**Excerpt**:
********************

# DA 9000 cables on 6800



## mannymerc (Nov 19, 2013)

Yeah, I like my DA 9000 equipped bike so much is just ridiculous, the cables are super smooth, I want to change my trainer bike to ultegra 6800 and was wondering if I can use the DA9000 cables and shifter hood, anyone with some info on the matter?


----------



## Dunbar (Aug 8, 2010)

Yes you can use them, although doesn't 6800 use the same coating technology as 9000 on the cables to reduce friction? If so, I'm not sure it will make a difference.


----------



## mannymerc (Nov 19, 2013)

I thought they didnt, I thought it was one of the advantage of dura ace...


----------



## Rick Draper (Jan 17, 2012)

Dura ace has a polymer coating and ultegra has ptfe I believe.


----------



## tednugent (Apr 26, 2010)

mannymerc said:


> Yeah, I like my DA 9000 equipped bike so much is just ridiculous, the cables are super smooth, I want to change my trainer bike to ultegra 6800 and was wondering if I can use the DA9000 cables and shifter hood, anyone with some info on the matter?

********************

**Provided information**:
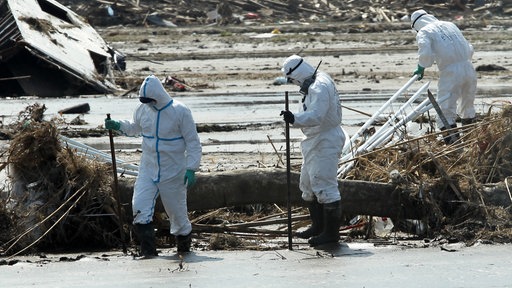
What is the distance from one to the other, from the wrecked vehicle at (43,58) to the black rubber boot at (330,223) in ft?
42.0

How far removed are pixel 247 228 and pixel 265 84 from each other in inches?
535

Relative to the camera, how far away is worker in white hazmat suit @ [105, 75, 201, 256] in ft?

********************

**Request 1**: In the DA 9000 cables thread, change the part that opens with the words containing "Yes you can" and closes with "of dura ace..." by replacing "coating technology" with "cable finish".
**Request 2**: In the DA 9000 cables thread, why does Dunbar doubt that moving the 9000 cables to the 6800 bike would make a difference?
**Request 3**: Proceed with the forum thread on using DA 9000 cables on a 6800 bike, starting after its final post.

**Output 1**:
Yes you can use them, although doesn't 6800 use the same cable finish as 9000 on the cables to reduce friction? If so, I'm not sure it will make a difference.


----------



## mannymerc (Nov 19, 2013)

I thought they didnt, I thought it was one of the advantage of dura ace...

**Output 2**: He suspects the 6800 cables already use the same friction-reducing coating technology as the 9000 cables. In that case, swapping them would not change anything.

**Output 3**:
Cables are cables. There is nothing proprietary that makes DA cables only work with DA shifters

(of course, the caveat to that is attempting to use MTB shifter cables).


----------



## Dunbar (Aug 8, 2010)

mannymerc said:


> I thought they didnt, I thought it was one of the advantage of dura ace...


I thought the slicker cables was a big reason 9000 and 6800 shift so well (both have great reputations in this regard.) I have 9000 cables on my 5700 group and they make a big difference in shift quality. I'm planning to switch to 6800 cables when they wear out to save some money.


----------



## kps88 (Dec 3, 2013)

The 6800 use the polymer coated cable.



Rick Draper said:


> Dura ace has a polymer coating and ultegra has ptfe I believe.


----------



## MMsRepBike (Apr 1, 2014)

9000 and 6800 have the same exact design of shifters/hoods and the same technology cables as well.

The 9000 uses better materials in the shifters/hoods and there's more polymer wound around the cables.

The 6800 uses cheaper materials in the shifters/hoods and there's less polymer wound around the cables.

Neither are teflon/ptfe, both are polymer.

Basically they're both the same, one's just better, lol.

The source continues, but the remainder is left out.